§ **Task instructions**:
Copy out every line in the records below that contains the string "rock".

§ **Excerpted data**:
<<<<

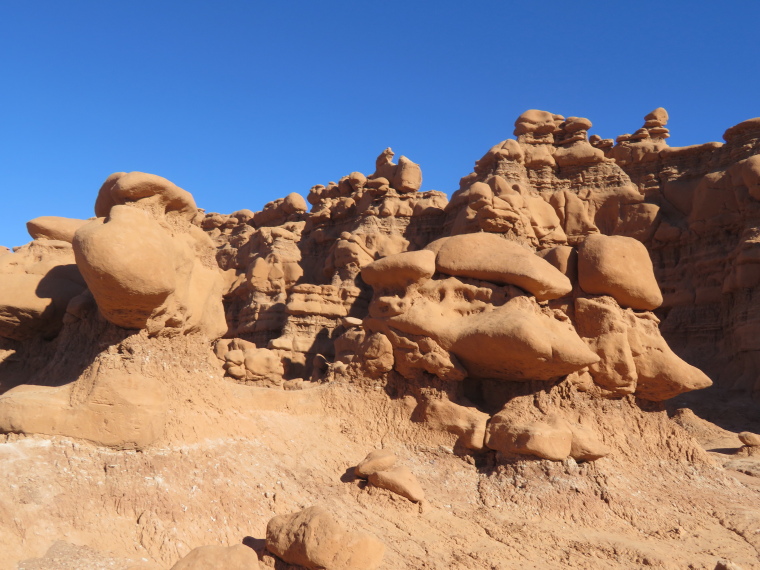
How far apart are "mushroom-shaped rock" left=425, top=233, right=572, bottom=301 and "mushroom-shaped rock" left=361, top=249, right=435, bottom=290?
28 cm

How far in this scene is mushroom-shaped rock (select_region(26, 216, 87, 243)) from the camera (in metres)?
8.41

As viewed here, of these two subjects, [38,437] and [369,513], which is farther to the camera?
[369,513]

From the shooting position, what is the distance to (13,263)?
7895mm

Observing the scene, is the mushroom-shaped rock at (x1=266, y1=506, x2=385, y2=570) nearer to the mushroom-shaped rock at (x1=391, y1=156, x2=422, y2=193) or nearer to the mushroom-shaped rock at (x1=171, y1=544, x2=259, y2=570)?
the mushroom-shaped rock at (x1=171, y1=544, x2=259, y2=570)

>>>>
<<<<

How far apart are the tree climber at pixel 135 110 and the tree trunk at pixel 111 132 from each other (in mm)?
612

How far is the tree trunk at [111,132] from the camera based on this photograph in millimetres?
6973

>>>>

§ **Answer in full**:
How far apart are "mushroom-shaped rock" left=425, top=233, right=572, bottom=301 and "mushroom-shaped rock" left=361, top=249, right=435, bottom=290?
How far in this scene is mushroom-shaped rock (select_region(26, 216, 87, 243)) from the camera (in metres)?
Observing the scene, is the mushroom-shaped rock at (x1=266, y1=506, x2=385, y2=570) nearer to the mushroom-shaped rock at (x1=391, y1=156, x2=422, y2=193) or nearer to the mushroom-shaped rock at (x1=171, y1=544, x2=259, y2=570)?
the mushroom-shaped rock at (x1=171, y1=544, x2=259, y2=570)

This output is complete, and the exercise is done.